To do => Whatever precedes the line containing "3. Open the" is not copied; that line and every line after it through the final one below are copied exactly, except pictures.

Stored data entries =>
------------------------------------------------------------
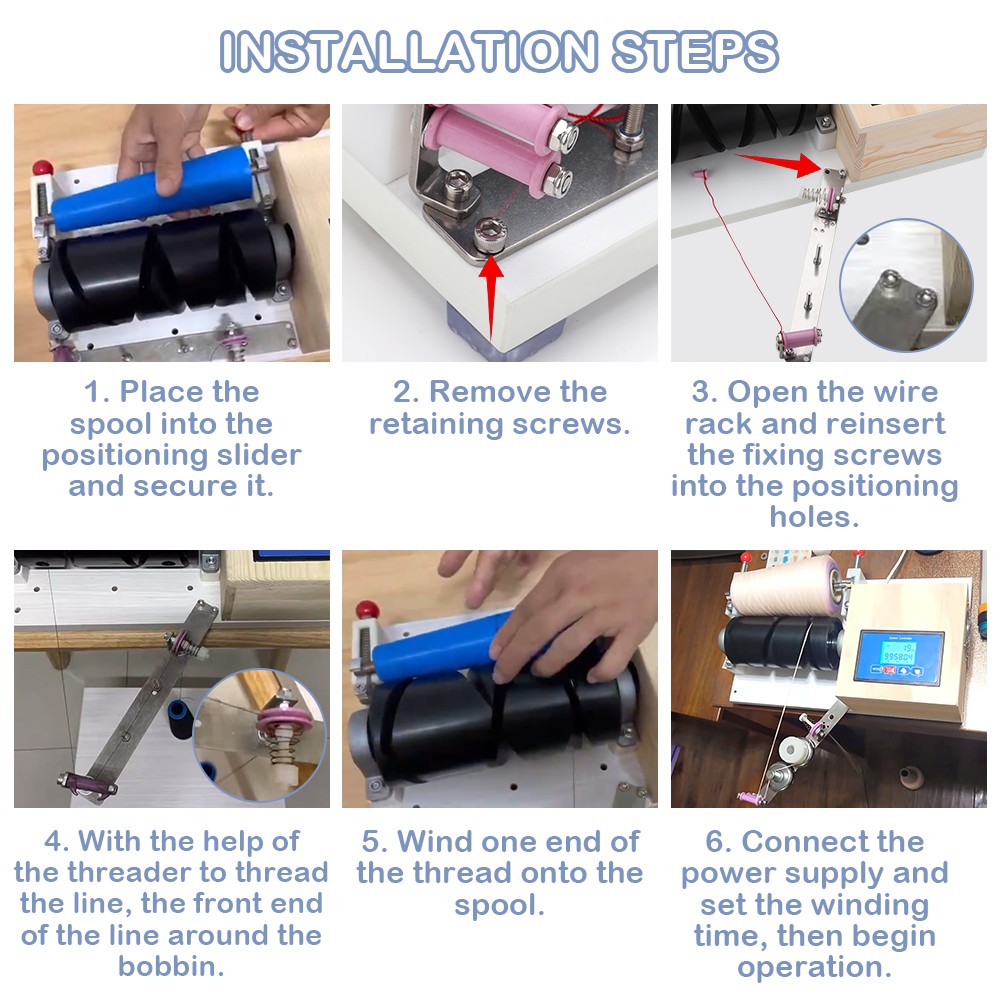 INSTALLATION STEPS

1. Place the spool into the positioning slider and secure it.

2. Remove the retaining screws.

3. Open the wire rack and reinsert the fixing screws into the positioning holes.

4. With the help of the threader to thread the line, the front end of the line around the bobbin.

5. Wind one end of the thread onto the spool.

6. Connect the power supply and set the winding time, then begin operation.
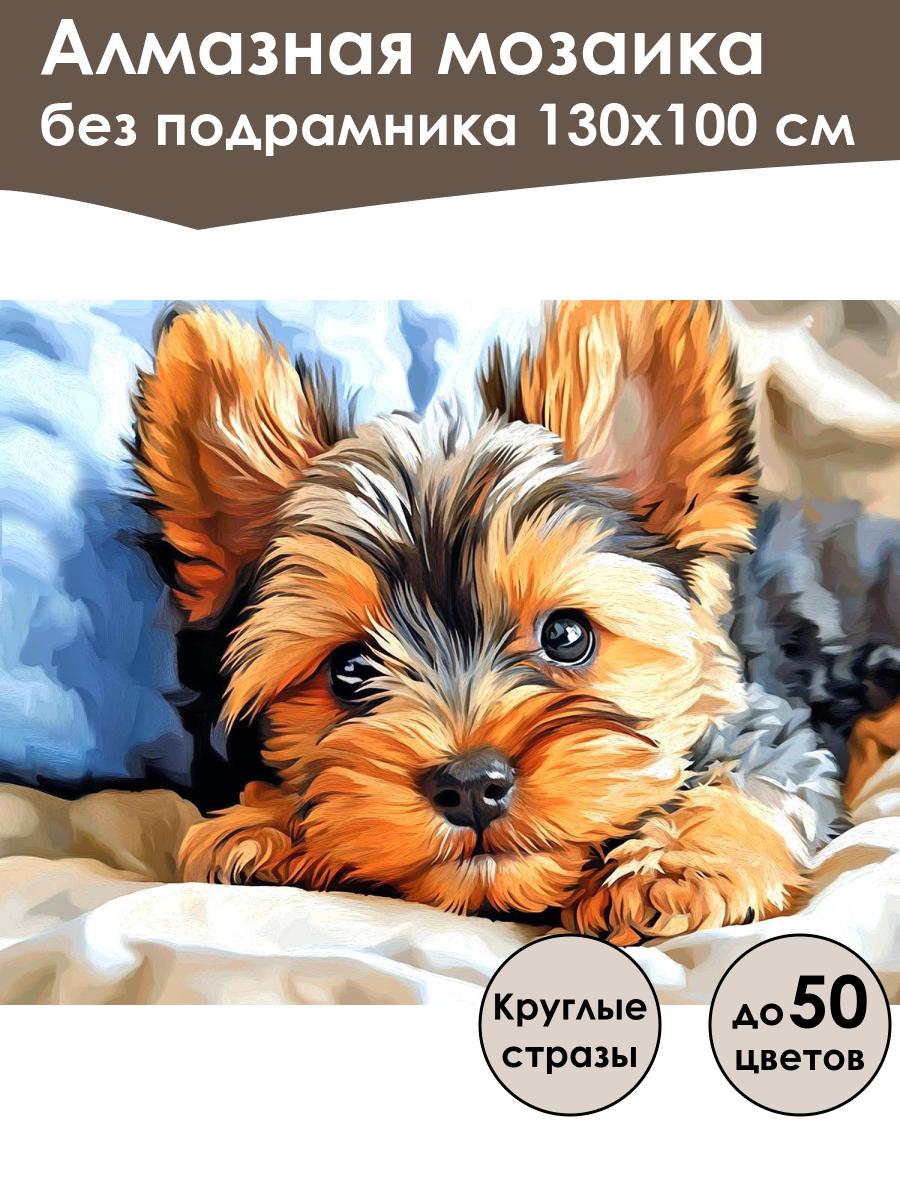 Алмазная мозаика
без подрамника 130х100 см

Круглые стразы

до 50 цветов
------------------------------------------------------------
Your response =>
3. Open the wire rack and reinsert the fixing screws into the positioning holes.

4. With the help of the threader to thread the line, the front end of the line around the bobbin.

5. Wind one end of the thread onto the spool.

6. Connect the power supply and set the winding time, then begin operation.
 Алмазная мозаика
без подрамника 130х100 см

Круглые стразы

до 50 цветов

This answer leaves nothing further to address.